Monday, April 21, 2014

MANAGEMENT SPECIAL .....................The Thin Red Line of Success


The Thin Red Line of Success

When competing in an innovative new market the benefits of an early lead can’t be over-estimated.
When August Dvorak patented a simplified keyboard in 1936 tests proved its design was faster, and less prone to mistakes than the original QWERTY model. Despite these superior characteristics it was a commercial failure. Betamax video recorder had a similar fate when it competed for custom against the VHS model as did CP/M when up against MS/DOS.
Why do some innovative products come to dominate an industry while superior products fail?
When similar innovative products are released at the same time, chance events and social information processing have a role in making or breaking a product’s success. Early path leaders get the advantage as consumers copy the decisions of others before them and critical mass gives them a commercial advantage in making the related goods cheaper.
The situation is slightly more complex in business where corporate leaders must look at how well an innovation operates as well as its business characteristics when making a decision. Still, choices are often based as much on the decisions of competitors as technical merits.
Not surprisingly these diffusion processes do not reliably spread the best innovations and the superior product can be overlooked.
The battle of the “twins
A good example is the comparison of two very similar early model wide-bodied jets produced in the 1970s:  the McDonnell Douglas DC-10 and Lockheed L-1011, two aircraft similar enough in commercial applications and engineering aspects to be thought of as “twins”.  Component delays slowed the L-1011's entry into the market by a year, giving the DC-10 the early advantage leading to a gap in sales of about 250 aircraft.
Two major crashes caused by design flaws in the DC-10 and its temporary grounding by the Federal Aviation Administration did little to dull airlines’ preference for this aircraft and in business terms the DC-10 was considered a relative success . Not so the L-1011 which had no follow-up model and caused its manufacturer Lockheed to exit from the civilian aircraft market entirely.
The thin red line
In seeking to understand why the DC-10 succeeded and the L-1011 failed my research, The Thin Red Line between Success and Failure: Path Dependence in the Diffusion of Innovative Production Technologies, co-authored with Marc-David L. Seidel , Associate Professor of Organizational Behaviour and Human Resources  at Sauder School of Business, found evidence to support the hypothesis that, contrary to classical assumptions, the diffusion process of successful  and failed innovations is similar and the fate of innovative new products is largely affected by random components and heavily influenced by social information processing.


The study found that in their rush to get the competitive advantage from the introduction of these new wide-bodied jets, airlines paid perhaps too much attention to social sources rather than trusting their own judgments of the technical merits of the new aircraft. When updating their fleet, decision-makers relied heavily on the adoption choices of their competitors  ̶  particularly  those with a similar size, market, route or strategic niche  ̶  and made the inference that any information competitors had about the design must have been positive.
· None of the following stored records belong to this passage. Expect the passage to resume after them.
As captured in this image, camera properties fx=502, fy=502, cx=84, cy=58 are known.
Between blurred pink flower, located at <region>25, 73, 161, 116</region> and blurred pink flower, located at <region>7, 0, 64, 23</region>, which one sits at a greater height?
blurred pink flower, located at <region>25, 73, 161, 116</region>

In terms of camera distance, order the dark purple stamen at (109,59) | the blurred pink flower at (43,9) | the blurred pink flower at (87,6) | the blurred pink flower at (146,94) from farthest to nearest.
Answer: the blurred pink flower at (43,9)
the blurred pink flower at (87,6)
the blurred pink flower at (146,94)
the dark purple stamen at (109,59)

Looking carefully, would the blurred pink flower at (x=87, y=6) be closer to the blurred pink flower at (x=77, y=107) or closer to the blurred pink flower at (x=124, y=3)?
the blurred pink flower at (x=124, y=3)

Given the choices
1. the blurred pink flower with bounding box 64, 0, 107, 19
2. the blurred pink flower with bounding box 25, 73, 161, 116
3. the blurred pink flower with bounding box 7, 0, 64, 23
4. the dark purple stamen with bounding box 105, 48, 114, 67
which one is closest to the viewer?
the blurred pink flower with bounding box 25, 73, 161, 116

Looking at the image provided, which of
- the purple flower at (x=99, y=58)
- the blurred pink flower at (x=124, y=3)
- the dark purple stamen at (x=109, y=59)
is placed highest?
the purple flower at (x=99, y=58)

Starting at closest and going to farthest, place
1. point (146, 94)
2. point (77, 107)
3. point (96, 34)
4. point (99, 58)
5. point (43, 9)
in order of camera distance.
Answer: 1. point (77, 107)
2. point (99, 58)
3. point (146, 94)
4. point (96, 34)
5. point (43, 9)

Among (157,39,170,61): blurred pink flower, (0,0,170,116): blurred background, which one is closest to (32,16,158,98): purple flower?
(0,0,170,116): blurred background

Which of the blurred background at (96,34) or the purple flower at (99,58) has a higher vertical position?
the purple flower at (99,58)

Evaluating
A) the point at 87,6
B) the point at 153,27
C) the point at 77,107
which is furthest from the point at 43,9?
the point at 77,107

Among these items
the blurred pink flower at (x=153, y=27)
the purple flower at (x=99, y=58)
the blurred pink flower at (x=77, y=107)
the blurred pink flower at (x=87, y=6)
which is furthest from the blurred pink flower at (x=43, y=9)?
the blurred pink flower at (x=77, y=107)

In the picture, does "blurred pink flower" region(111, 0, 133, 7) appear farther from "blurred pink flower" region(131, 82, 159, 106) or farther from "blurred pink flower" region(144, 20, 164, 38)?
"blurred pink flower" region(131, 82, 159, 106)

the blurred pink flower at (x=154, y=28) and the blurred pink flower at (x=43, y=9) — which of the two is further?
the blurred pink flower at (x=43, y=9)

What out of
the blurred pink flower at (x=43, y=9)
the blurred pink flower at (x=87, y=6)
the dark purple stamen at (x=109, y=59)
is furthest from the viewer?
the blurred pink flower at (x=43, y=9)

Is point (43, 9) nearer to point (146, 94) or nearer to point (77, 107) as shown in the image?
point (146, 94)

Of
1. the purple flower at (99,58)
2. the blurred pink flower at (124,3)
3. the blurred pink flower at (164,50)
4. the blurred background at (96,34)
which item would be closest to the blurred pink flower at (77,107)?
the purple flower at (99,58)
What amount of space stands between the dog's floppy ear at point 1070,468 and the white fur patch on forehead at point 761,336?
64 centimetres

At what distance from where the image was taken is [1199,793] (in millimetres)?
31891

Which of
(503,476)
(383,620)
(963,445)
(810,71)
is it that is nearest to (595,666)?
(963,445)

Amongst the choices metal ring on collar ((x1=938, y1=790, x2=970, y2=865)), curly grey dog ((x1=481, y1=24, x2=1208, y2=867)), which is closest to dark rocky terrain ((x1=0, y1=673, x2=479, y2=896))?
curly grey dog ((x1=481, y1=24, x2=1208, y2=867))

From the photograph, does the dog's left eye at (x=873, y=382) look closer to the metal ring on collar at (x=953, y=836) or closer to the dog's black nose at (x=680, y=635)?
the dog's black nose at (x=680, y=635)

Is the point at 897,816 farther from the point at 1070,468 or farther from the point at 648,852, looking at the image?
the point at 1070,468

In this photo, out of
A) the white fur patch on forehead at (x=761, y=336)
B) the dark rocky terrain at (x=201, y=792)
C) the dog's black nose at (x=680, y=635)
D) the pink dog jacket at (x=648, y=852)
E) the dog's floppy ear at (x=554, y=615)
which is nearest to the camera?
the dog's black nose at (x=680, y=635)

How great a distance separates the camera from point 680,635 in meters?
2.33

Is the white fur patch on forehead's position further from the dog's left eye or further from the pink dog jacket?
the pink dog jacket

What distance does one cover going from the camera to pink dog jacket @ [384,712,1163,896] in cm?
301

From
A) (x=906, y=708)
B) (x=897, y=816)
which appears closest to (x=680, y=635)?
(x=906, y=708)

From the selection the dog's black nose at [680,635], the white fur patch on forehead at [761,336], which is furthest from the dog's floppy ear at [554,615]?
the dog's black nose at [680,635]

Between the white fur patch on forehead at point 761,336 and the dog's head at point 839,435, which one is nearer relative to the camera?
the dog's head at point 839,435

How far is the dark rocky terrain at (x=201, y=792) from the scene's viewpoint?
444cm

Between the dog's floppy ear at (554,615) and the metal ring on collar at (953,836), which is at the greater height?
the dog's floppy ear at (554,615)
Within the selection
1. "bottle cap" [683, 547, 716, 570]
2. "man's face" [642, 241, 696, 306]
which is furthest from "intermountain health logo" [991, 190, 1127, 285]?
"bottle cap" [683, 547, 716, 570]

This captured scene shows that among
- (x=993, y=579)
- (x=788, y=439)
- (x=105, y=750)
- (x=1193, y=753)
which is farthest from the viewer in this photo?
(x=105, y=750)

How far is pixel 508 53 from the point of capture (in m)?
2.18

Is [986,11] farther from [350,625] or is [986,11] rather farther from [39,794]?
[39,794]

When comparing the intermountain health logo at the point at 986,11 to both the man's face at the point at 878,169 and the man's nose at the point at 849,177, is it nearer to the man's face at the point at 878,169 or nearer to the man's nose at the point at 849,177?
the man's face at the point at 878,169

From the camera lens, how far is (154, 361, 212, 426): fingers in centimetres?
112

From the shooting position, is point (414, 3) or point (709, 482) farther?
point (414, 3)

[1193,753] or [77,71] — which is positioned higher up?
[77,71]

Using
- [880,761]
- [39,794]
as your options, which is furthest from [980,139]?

Using the same logic, decision-makers were influenced by rivals’ abandonments – aircraft models which were sold and replaced. In doing so they found themselves at a competitive disadvantage.
Using the same logic, decision-makers were influenced by rivals’ abandonments – aircraft models which were sold and replaced. In doing so they found themselves at a competitive disadvantage.
Boeing vs Airbus
There is potential for history to repeat itself as Boeing's 787 Dreamliner and its rival the Airbus A350 head to market today. Early groundings and production delays of the Dreamliner resulted in airlines snapping up more of the rival Airbus before it had even completed flight testing or carried passengers. Whether the right choice has been made is still to be seen.
In any case, there are lessons for to be learned for both the producers and consumers of innovative technology and processes.
For the producers, it’s a race to get ahead: a race that is very intense from the start. The success or failure of an innovation stems back to a short period of time around its launch. Once a firm has the lead, the attractiveness of its product increases exponentially as it becomes more popular and production costs reduce due to economies of scale. If companies fall behind at this stage they are likely to lose the competition, due solely to the social processing of information.
To benefit from this social information processing, companies need to avoid delays in early production and have the ability to spread products quickly without skimping on quality. Customers are just as aware of abandonments of new technology among their competitors as they are of adoptions.
For companies investing in new technology or processes, the research is a warning to pay less attention to what others are doing. Too much reliance on social information processing and the amplification of small initial differences (which may have little or no impact on a firm’s operations) could result in the purchase of an inferior product affecting the company’s own ability to compete.
Path dependence: More random than we think
The importance of path dependence and initial conditions for the evolution of technologies, strategies and market competition has often been noted but is not sufficiently appreciated in research or practice. Competition among the makers of innovative production assets and the users of these assets is a highly uncertain world. Early events introduce significant “noise” into the diffusion process which can cause inferior products to spread more quickly suggesting the path dependence which sees one product succeed while another fails is perhaps more random than we may expect.